If Iran abides by the parameters, it will receive billions of dollars in relief from crippling international sanctions that have badly damaged the country's economy.
The deal does nothing to address Iran's broader support for terrorism in the Middle East or its detention of several American citizens, though some US officials hold out hope it could eventually lead Tehran to reassess its role in the world.
Mr Obama however, outlined a narrower ambition, saying the deal should be judged solely on whether it stops Iran from obtaining a nuclear weapon. As to whether the agreement might change Iran's other behaviour, he said: "We're not betting on it."
The president also sharply rebuffed a suggestion that he was content to let American detainees languish in Iran while he celebrated a deal. "That's nonsense," he said, adding that Iran would have taken advantage of any US effort to link the nuclear accord to the release of American citizens.
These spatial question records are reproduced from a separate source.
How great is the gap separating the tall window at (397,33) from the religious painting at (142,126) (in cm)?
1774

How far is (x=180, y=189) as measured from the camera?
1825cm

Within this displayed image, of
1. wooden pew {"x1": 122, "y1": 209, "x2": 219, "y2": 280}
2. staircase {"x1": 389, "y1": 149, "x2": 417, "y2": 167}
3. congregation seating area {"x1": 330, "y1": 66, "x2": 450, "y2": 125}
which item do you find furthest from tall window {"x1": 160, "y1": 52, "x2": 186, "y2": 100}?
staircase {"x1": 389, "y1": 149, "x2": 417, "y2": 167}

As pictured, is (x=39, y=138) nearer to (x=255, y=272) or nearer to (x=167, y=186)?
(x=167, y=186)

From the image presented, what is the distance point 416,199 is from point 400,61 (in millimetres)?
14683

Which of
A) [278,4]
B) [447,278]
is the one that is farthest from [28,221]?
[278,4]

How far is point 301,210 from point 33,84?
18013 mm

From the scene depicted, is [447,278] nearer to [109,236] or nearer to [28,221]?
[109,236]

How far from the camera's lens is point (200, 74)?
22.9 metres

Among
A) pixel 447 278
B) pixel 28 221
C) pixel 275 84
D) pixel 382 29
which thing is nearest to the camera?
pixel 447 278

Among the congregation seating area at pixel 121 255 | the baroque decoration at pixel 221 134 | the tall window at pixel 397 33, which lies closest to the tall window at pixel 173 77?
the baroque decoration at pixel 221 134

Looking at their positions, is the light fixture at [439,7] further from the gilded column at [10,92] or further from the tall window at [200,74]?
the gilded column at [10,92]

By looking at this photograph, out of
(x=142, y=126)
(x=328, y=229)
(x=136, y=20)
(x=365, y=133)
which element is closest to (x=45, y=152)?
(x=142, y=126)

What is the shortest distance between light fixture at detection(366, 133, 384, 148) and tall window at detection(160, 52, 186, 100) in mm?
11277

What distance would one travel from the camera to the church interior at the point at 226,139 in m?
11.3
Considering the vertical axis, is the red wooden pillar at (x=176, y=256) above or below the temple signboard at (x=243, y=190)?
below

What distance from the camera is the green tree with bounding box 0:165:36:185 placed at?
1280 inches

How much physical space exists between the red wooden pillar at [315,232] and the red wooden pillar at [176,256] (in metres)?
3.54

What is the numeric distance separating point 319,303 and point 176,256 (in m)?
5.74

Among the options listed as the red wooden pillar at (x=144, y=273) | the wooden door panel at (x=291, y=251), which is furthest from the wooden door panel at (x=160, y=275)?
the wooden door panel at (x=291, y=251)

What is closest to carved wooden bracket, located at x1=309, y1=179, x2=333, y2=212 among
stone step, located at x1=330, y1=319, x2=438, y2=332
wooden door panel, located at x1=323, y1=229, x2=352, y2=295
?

Showing a command of technical nuclear issues, Mr Obama spent much of the news conference trying to knock down criticisms of the deal point by point.
To those who argued sanctions relief will leave Iran flush with cash to fund terrorism, he said Tehran was already backing Hezbollah and other groups on the cheap. He noted that the Iranian government was under pressure from citizens to use any influx of international funds to improve the country's struggling economy.
Mr Obama insisted sanctions on Iran could be "snapped back" in place if Iran cheated on the deal, even if Russia and China object.
He defended the 24-day window Iran would have before international inspectors gain access to suspicious sites, saying nuclear material "leaves a trace" and suggesting the US had other means of monitoring facilities.